Nehemiah 10 – The names of those who signed are listed, all of those who separated themselves from foreigners, entering into “a curse and an oath to walk in God’s law, which was given by Moses the servant of God” (10:29). They agree to keep the Sabbath holy, to forego the crops of the seventh year and the exaction of every debt (10:31). They agree to levies for upkeep of the Temple, to bring the first fruits of everything they have.
"Friends and Scripture"
I spend this amount of time describing Fox’s understanding of the redemption process as paralleling the scripture story because most modern Friends do not attach much importance to these scripture-based “ministrations.” They prefer to pick out of Fox’s account isolated insights or “openings” and then treat these insights as if they were philosophical premises from which the distinctive Quaker practices or testimonies were developed. But this was not the way Fox’s mind worked. He believed that if one was being led by the same light that had led the holy men and women of God in history, one’s journey would of necessity be similar. It was the similarity of the journey that let you know you were on the right path. God’s truth is not changeable.
And I mention it too because my own response to Friends’ biblicism was fascination. Something in their approach just struck me as remarkably contemporary and relevant, like Freud’s use of the ancient Oedipus story as a prototype to describe certain stages in human psychological development; or the idea that “ontogeny recapitulates phylogeny”—that the development of an individual organism recapitulates the development of the whole group of related organisms. This last reflection is very likely not true or so I have read, but in my college days the idea had many proponents and I found the comparison interesting.
Why couldn’t the scripture narrative be an archetype for the experience of redemption? If God was the same yesterday, today and tomorrow; if God did exist and did work to redeem His creation, then why should his way of working that redemption not be manifest both in history and in the inner lives of people who opened themselves to him. The fact that the historical accounts of scripture were not exactly the kind of history modern secular historians would produce, or the fact that there were undoubtedly elements of myth or legend mixed in with these accounts did not interfere with their archetypal value. Even those parts that were strictly literature might be true in that sense.
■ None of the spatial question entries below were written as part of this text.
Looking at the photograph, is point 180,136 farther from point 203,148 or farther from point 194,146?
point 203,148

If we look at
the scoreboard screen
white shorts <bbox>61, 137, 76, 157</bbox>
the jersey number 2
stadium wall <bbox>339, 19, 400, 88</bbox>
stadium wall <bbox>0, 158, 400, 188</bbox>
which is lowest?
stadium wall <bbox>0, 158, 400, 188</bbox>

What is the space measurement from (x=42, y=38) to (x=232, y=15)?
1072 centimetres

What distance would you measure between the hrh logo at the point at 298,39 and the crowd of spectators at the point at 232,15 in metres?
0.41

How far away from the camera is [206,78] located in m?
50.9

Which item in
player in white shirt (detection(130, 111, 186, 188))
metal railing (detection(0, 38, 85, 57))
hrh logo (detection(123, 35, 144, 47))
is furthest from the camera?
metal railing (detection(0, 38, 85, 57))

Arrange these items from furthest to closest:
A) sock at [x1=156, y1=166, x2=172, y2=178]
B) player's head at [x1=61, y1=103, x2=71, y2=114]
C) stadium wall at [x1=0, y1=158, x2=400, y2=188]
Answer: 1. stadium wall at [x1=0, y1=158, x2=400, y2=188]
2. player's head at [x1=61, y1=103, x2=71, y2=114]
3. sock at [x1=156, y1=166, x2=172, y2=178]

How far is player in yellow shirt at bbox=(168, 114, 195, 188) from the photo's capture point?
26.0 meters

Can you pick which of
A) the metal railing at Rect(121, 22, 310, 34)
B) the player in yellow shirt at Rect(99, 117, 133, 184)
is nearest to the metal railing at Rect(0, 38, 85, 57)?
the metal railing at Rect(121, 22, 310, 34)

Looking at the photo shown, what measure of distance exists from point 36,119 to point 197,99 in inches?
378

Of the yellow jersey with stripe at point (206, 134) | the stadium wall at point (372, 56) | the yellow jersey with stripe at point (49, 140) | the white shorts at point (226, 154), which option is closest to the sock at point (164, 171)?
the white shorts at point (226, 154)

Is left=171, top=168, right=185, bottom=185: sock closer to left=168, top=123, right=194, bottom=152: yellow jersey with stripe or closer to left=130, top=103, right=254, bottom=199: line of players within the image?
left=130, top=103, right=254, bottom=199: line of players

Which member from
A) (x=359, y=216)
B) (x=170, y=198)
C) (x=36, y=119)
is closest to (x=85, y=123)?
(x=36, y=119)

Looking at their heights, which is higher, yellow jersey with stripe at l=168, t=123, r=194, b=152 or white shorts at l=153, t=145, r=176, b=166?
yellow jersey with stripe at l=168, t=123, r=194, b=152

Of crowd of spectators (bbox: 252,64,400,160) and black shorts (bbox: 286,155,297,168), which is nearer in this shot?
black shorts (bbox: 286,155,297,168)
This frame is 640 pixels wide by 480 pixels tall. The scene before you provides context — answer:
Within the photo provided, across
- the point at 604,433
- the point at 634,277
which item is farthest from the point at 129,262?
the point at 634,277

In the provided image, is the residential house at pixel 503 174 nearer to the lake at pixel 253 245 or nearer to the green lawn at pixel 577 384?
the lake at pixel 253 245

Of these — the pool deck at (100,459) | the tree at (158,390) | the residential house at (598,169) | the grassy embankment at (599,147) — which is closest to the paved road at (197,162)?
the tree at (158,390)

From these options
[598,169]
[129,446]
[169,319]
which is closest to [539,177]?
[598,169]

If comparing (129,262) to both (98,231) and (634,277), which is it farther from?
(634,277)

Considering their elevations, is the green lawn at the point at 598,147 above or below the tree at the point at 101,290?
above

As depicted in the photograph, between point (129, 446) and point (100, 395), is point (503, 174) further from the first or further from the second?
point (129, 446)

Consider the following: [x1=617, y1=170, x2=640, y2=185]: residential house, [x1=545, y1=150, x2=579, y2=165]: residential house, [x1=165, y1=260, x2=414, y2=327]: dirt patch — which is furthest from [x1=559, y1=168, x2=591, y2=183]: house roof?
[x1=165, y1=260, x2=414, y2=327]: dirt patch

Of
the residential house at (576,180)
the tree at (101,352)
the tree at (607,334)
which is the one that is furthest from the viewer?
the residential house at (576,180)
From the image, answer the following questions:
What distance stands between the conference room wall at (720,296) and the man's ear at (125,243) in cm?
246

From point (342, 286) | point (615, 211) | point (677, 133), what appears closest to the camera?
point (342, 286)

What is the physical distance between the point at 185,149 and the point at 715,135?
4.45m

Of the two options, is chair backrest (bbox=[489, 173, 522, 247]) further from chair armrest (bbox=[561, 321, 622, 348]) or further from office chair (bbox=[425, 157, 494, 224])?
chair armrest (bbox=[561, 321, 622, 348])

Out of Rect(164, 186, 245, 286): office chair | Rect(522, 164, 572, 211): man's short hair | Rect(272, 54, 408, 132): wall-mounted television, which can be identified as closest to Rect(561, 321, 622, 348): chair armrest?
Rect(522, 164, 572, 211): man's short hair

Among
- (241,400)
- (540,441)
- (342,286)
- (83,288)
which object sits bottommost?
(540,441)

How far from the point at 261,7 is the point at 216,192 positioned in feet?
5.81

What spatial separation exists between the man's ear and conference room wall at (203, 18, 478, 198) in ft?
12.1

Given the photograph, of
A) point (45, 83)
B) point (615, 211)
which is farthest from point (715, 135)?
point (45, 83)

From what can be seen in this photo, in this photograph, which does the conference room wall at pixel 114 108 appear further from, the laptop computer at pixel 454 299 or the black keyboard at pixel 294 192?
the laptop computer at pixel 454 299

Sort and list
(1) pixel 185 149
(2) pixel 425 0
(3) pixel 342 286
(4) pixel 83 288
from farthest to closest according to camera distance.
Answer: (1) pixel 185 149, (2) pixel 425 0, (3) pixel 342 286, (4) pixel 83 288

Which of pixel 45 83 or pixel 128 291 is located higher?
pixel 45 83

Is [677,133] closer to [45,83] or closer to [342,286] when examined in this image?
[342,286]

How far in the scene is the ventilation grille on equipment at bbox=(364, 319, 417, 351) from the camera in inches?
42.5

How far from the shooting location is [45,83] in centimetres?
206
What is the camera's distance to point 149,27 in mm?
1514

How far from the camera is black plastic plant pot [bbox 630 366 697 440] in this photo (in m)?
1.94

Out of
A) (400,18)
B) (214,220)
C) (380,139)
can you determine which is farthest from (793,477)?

Once I started to consider scripture this way, it wasn’t long before I found myself liberated from the skepticism, standoffishness and doubt that modernism had nurtured in me towards the holy books. I could never prove that the events of scripture were historically valid or accurate in a scientific sense, but the interior dimension of truth I found there was trust-worthy. This I was learning “experimentally” as Fox had said, and the more I studied it and meditated upon it, the more I came to trust it and look to it. As I see it now, the very fact that the scripture exists as it does and has such continuing power to open God’s presence and nature and work among us as it does, makes it something commensurate with the greatness we ascribe to God.